• **Exercise description**:
Print the records below exactly as they appear.

• **Extracted information**:
********************

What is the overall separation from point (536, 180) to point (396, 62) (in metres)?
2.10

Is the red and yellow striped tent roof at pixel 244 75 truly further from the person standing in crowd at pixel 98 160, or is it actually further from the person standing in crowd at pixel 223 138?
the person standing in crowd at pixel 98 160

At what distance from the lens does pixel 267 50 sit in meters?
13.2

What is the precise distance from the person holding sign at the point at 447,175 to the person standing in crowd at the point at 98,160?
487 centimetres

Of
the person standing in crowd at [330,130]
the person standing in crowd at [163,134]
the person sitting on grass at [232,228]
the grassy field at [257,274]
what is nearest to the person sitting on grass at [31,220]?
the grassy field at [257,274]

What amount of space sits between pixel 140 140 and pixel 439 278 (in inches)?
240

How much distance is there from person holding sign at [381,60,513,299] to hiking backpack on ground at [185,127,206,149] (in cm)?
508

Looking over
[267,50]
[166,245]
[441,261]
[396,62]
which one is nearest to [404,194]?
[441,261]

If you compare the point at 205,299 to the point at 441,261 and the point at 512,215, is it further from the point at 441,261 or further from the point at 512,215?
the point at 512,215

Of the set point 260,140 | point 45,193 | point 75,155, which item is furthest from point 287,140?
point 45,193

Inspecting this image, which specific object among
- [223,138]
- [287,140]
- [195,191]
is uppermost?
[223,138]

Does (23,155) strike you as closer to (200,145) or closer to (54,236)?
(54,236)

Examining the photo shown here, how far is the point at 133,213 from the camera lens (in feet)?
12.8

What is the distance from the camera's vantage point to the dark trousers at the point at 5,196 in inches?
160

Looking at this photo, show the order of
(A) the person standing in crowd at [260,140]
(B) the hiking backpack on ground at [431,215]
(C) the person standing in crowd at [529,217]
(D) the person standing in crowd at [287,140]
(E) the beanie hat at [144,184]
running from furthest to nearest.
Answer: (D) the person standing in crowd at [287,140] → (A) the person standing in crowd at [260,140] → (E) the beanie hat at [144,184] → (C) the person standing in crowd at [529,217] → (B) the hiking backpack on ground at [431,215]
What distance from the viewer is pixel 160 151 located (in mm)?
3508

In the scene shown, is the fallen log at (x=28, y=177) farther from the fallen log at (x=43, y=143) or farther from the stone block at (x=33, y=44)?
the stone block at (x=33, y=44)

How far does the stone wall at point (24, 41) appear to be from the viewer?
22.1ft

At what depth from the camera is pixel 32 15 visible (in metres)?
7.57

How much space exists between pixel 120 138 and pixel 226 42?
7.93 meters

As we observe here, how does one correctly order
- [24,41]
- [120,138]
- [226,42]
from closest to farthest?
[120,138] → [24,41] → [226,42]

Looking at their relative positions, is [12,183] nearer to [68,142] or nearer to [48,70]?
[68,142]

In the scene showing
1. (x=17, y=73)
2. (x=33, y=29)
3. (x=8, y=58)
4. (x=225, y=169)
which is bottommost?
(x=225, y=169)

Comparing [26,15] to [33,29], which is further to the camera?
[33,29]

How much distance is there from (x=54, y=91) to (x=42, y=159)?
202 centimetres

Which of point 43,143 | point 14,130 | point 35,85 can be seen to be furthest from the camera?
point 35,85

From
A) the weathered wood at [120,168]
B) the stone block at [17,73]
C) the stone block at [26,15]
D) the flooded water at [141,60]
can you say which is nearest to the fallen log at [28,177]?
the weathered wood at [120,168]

********************

• **Task answer**:
What is the overall separation from point (536, 180) to point (396, 62) (in metres)?
2.10

Is the red and yellow striped tent roof at pixel 244 75 truly further from the person standing in crowd at pixel 98 160, or is it actually further from the person standing in crowd at pixel 223 138?
the person standing in crowd at pixel 98 160

At what distance from the lens does pixel 267 50 sit in meters?
13.2

What is the precise distance from the person holding sign at the point at 447,175 to the person standing in crowd at the point at 98,160?
487 centimetres

Of
the person standing in crowd at [330,130]
the person standing in crowd at [163,134]
the person sitting on grass at [232,228]
the grassy field at [257,274]
what is nearest to the person sitting on grass at [31,220]?
the grassy field at [257,274]

What amount of space sits between pixel 140 140 and pixel 439 278 (in inches)?
240

How much distance is there from person holding sign at [381,60,513,299] to hiking backpack on ground at [185,127,206,149] (in cm)?
508

Looking over
[267,50]
[166,245]
[441,261]
[396,62]
which one is nearest to [404,194]?
[441,261]

If you compare the point at 205,299 to the point at 441,261 and the point at 512,215, is it further from the point at 441,261 or further from the point at 512,215?
the point at 512,215

Of the set point 260,140 | point 45,193 | point 75,155, which item is furthest from point 287,140?
point 45,193

Inspecting this image, which specific object among
- [223,138]
- [287,140]
- [195,191]
is uppermost?
[223,138]

Does (23,155) strike you as closer to (200,145) or closer to (54,236)?
(54,236)

Examining the photo shown here, how far is the point at 133,213 from the camera lens (in feet)?
12.8

What is the distance from the camera's vantage point to the dark trousers at the point at 5,196 in inches?
160

Looking at this photo, show the order of
(A) the person standing in crowd at [260,140]
(B) the hiking backpack on ground at [431,215]
(C) the person standing in crowd at [529,217]
(D) the person standing in crowd at [287,140]
(E) the beanie hat at [144,184]
running from furthest to nearest.
Answer: (D) the person standing in crowd at [287,140] → (A) the person standing in crowd at [260,140] → (E) the beanie hat at [144,184] → (C) the person standing in crowd at [529,217] → (B) the hiking backpack on ground at [431,215]
What distance from the viewer is pixel 160 151 located (in mm)?
3508

In the scene shown, is the fallen log at (x=28, y=177) farther from the fallen log at (x=43, y=143) or farther from the stone block at (x=33, y=44)?
the stone block at (x=33, y=44)

How far does the stone wall at point (24, 41) appear to be from the viewer?
22.1ft

At what depth from the camera is pixel 32 15 visible (in metres)?
7.57

How much space exists between pixel 120 138 and pixel 226 42?
7.93 meters

As we observe here, how does one correctly order
- [24,41]
- [120,138]
- [226,42]
from closest to farthest?
[120,138] → [24,41] → [226,42]

Looking at their relative positions, is [12,183] nearer to [68,142] or nearer to [48,70]?
[68,142]

In the scene showing
1. (x=17, y=73)
2. (x=33, y=29)
3. (x=8, y=58)
4. (x=225, y=169)
which is bottommost?
(x=225, y=169)

Comparing [26,15] to [33,29], which is further to the camera?
[33,29]

How much distance is there from (x=54, y=91) to (x=42, y=159)?
202 centimetres

Which of point 43,143 | point 14,130 | point 35,85 can be seen to be furthest from the camera?
point 35,85

From
A) the weathered wood at [120,168]
B) the stone block at [17,73]
C) the stone block at [26,15]
D) the flooded water at [141,60]
can you say which is nearest to the fallen log at [28,177]?
the weathered wood at [120,168]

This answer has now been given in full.